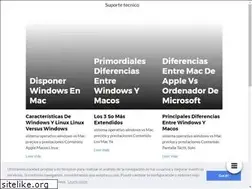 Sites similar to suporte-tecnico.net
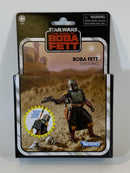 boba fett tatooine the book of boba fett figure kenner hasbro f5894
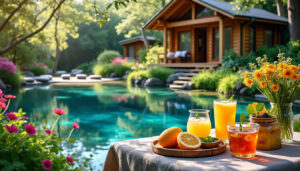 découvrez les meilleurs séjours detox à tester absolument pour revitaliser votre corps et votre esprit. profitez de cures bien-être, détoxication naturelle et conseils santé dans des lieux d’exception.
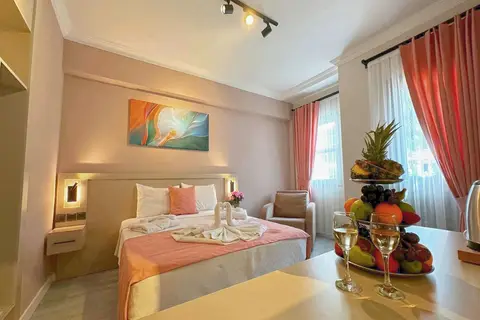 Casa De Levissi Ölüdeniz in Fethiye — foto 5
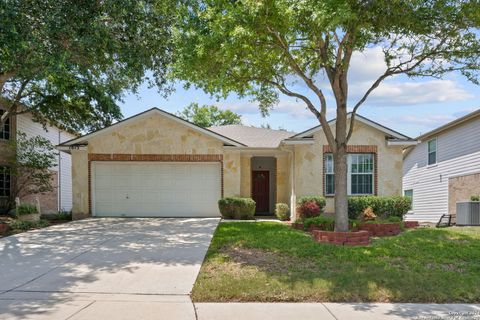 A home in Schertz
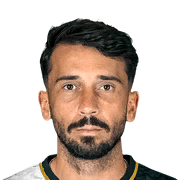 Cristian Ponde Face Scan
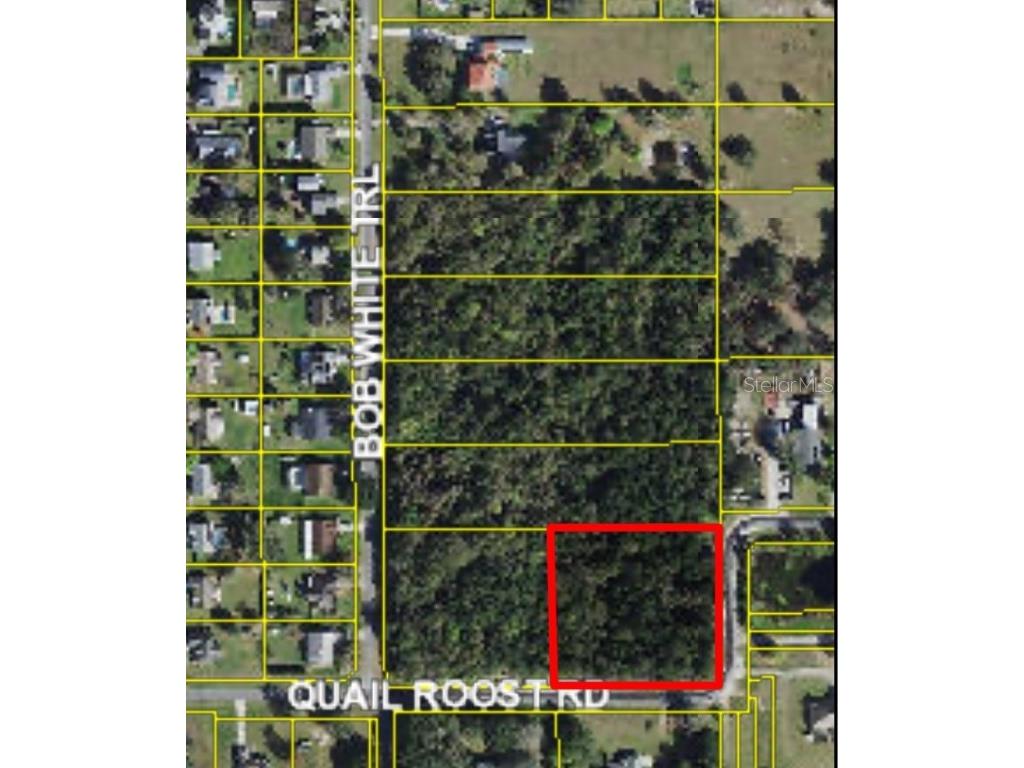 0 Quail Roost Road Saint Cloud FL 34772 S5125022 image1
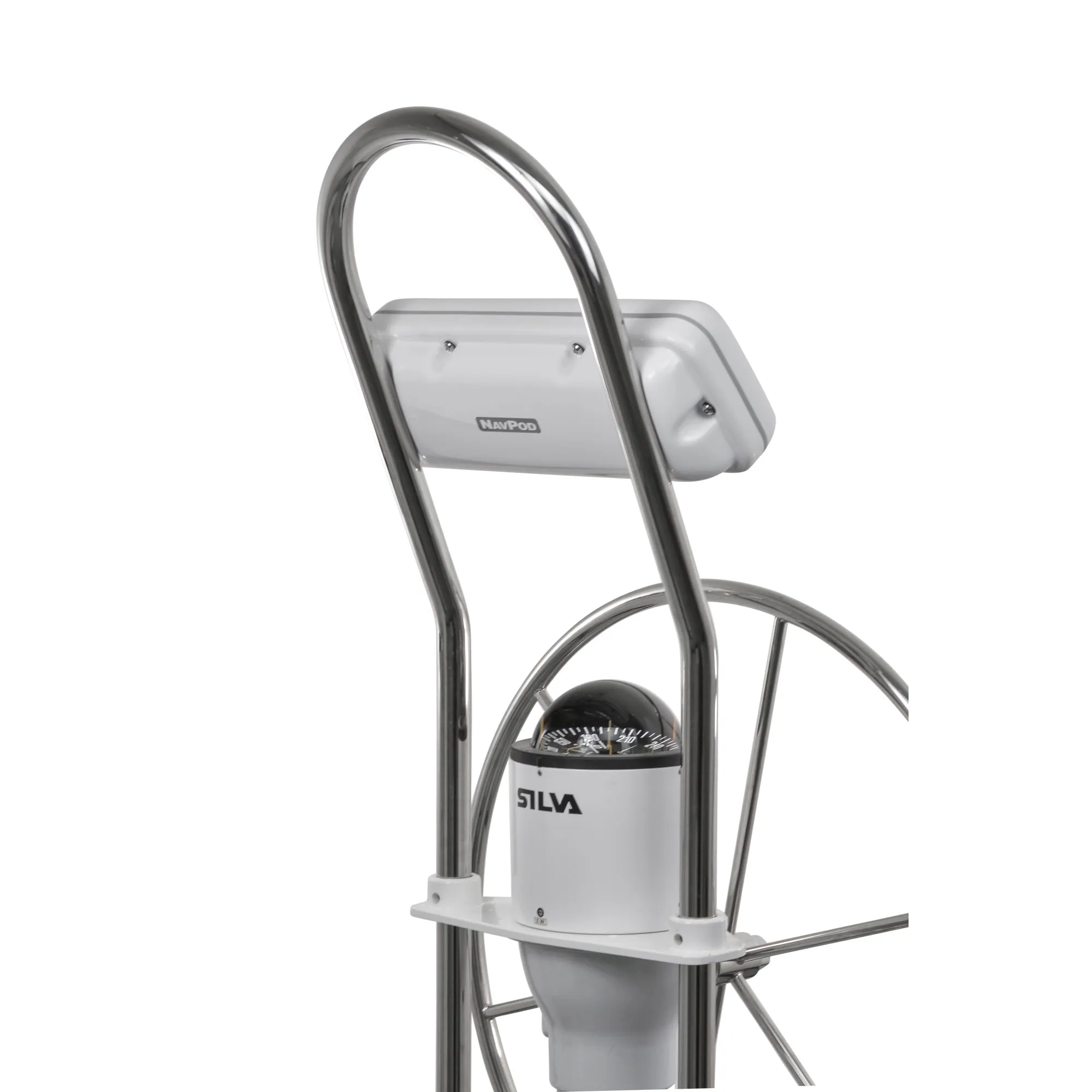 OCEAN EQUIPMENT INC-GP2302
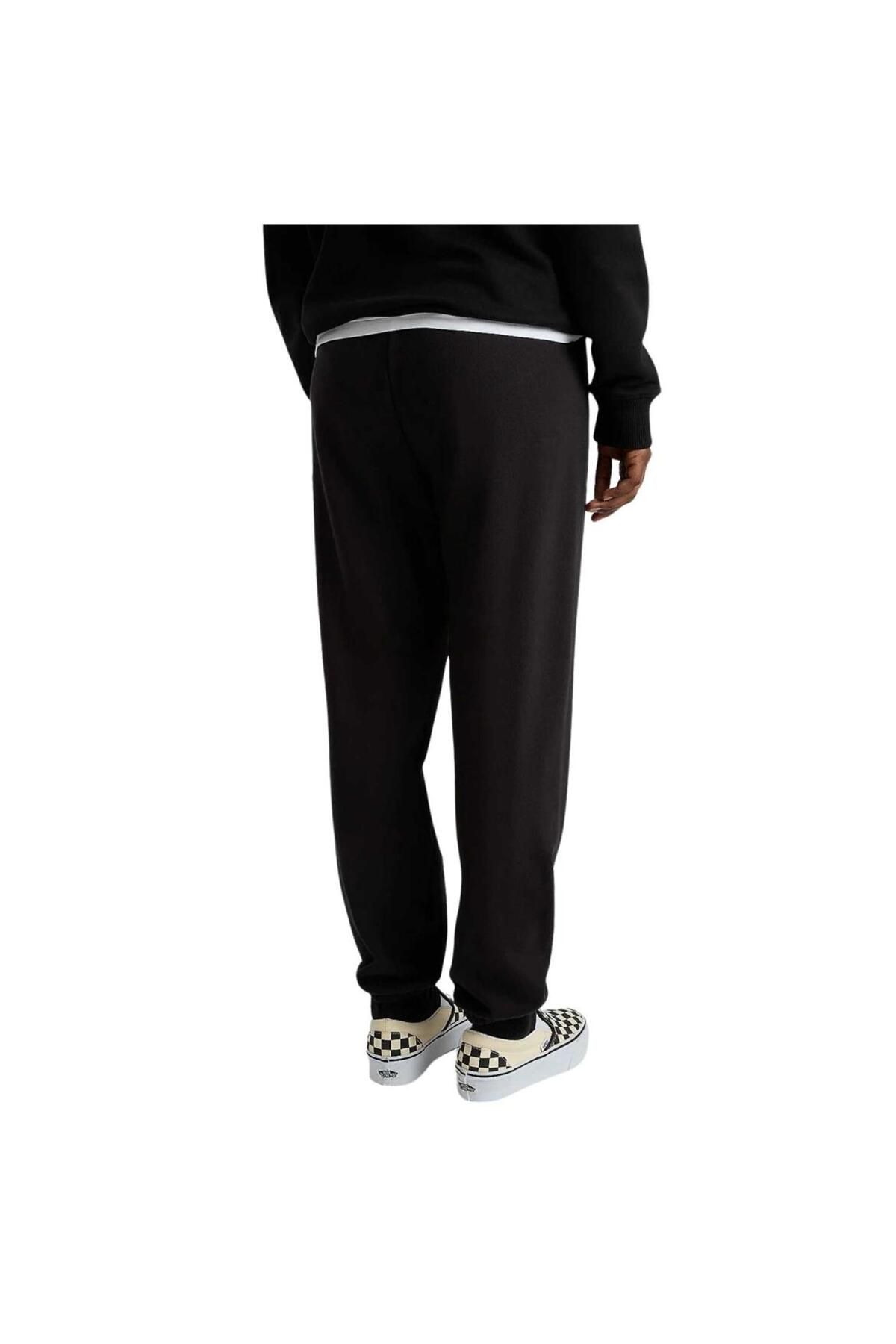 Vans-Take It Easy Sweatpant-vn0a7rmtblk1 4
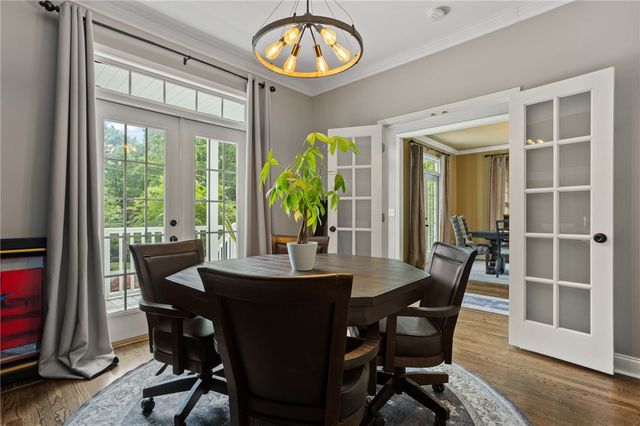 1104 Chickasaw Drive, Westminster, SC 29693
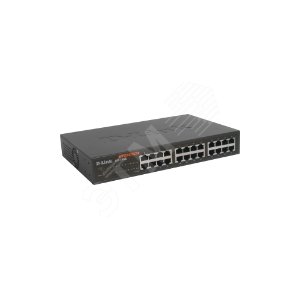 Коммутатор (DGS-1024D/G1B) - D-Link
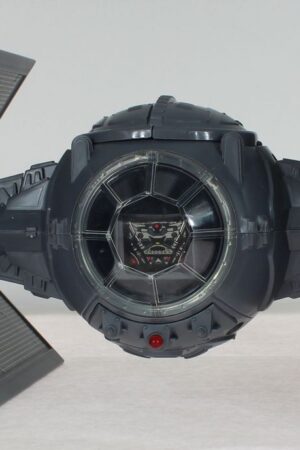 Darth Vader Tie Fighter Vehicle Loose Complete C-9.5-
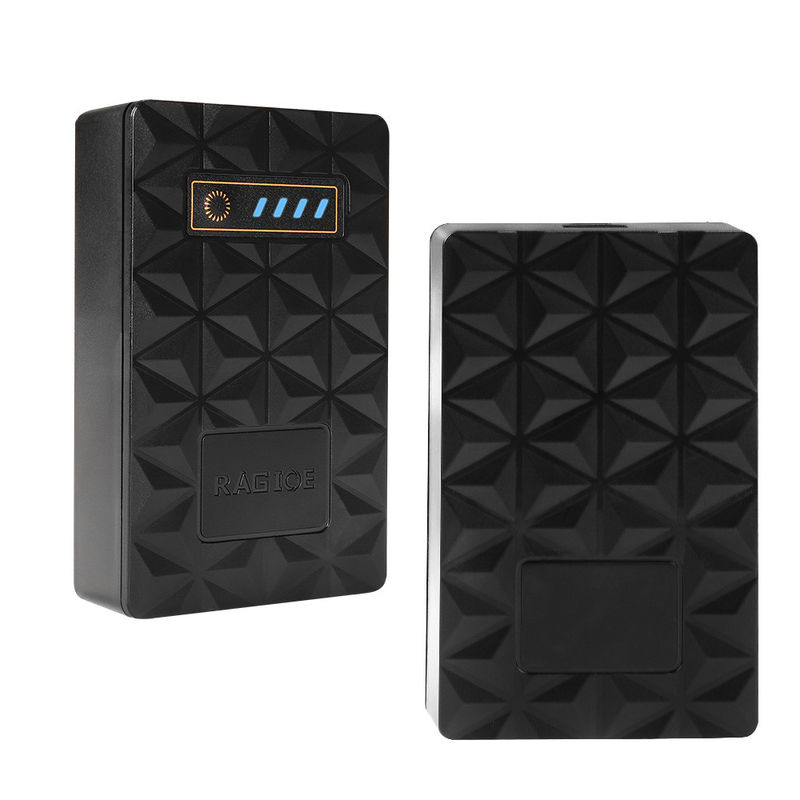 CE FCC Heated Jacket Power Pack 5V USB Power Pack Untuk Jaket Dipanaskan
__________
What is being asked
Copy every entry word for word, leaving out the pictures.

Answer space
 Sites similar to suporte-tecnico.net
 boba fett tatooine the book of boba fett figure kenner hasbro f5894
 découvrez les meilleurs séjours detox à tester absolument pour revitaliser votre corps et votre esprit. profitez de cures bien-être, détoxication naturelle et conseils santé dans des lieux d’exception.
 Casa De Levissi Ölüdeniz in Fethiye — foto 5
 A home in Schertz
 Cristian Ponde Face Scan
 0 Quail Roost Road Saint Cloud FL 34772 S5125022 image1
 OCEAN EQUIPMENT INC-GP2302
 Vans-Take It Easy Sweatpant-vn0a7rmtblk1 4
 1104 Chickasaw Drive, Westminster, SC 29693
 Коммутатор (DGS-1024D/G1B) - D-Link
 Darth Vader Tie Fighter Vehicle Loose Complete C-9.5-
 CE FCC Heated Jacket Power Pack 5V USB Power Pack Untuk Jaket Dipanaskan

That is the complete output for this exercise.